**BUT DE LA TÂCHE:** D'après le texte sur le !Mediengruppe Bitnik, avec quel musicien le duo a-t-il composé trois chansons capables d'activer les assistants vocaux des appartements voisins ?

**TEXTE SOURCE:**
Le duo a gagné plusieurs prix pour son travail, dont un Prix suisse d’art et une distinction à Ars Electronica, important festival d’art numérique à Linz (Autriche). Smoljo et Weisskopf continuent inlassablement d’explorer un monde en mutation constante. Un de leurs derniers travaux porte sur les assistants domestiques qui font leur entrée dans de nombreux foyers et qui fonctionnent avec une commande vocale. Avec le musicien parisien Low Jack, ils ont élaboré trois chansons qui, si on les joue assez fort, peuvent activer les Alexas ou les Siris des appartements voisins.

Au cœur du débat sur l’ère numérique

À ses débuts, le !Mediengruppe Bitnik s’orientait sur les œuvres de net.art, qui dès les années 1990 expérimentaient l’application des technologies internet à la création artistique. Il a cependant trouvé une compréhension connexe de l’art également chez les Dada zurichois et dans le mouvement artistique Fluxus.

Les Bitnik ne sont pas les tout premiers artistes numériques, mais ils ont marqué l’art numérique à l’échelle internationale comme des pionniers. Avec une bonne narration et un habile travail de relations publiques, ils ont porté les débats de société sur l’ère numérique loin au-delà des cercles artistiques.

**DONNÉES FOURNIES:**
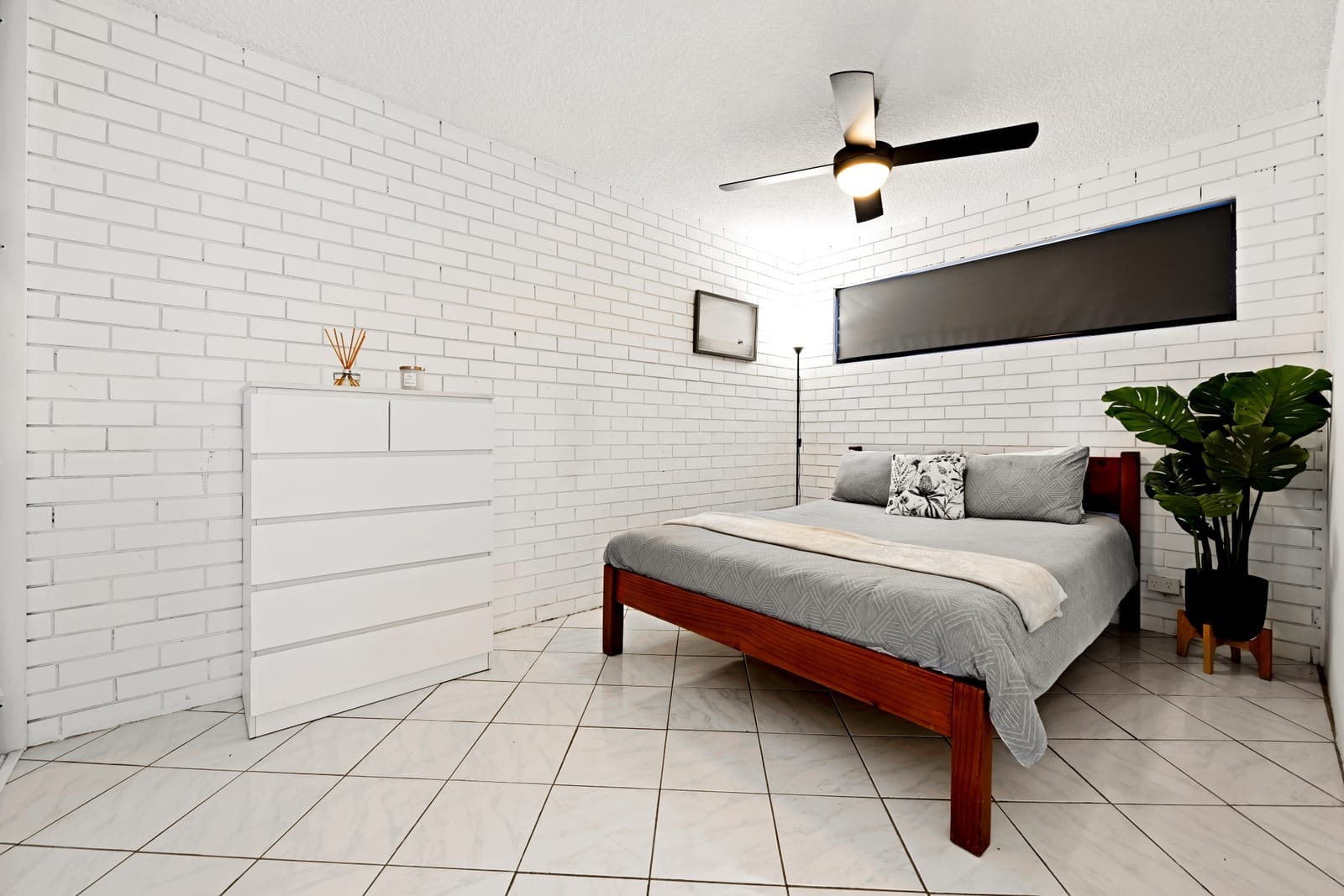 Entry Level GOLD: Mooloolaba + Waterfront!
* * *
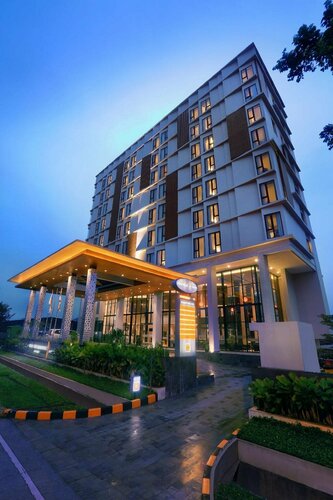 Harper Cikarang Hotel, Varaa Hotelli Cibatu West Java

**SOLUTION RÉDIGÉE:** Avec le musicien parisien Low Jack.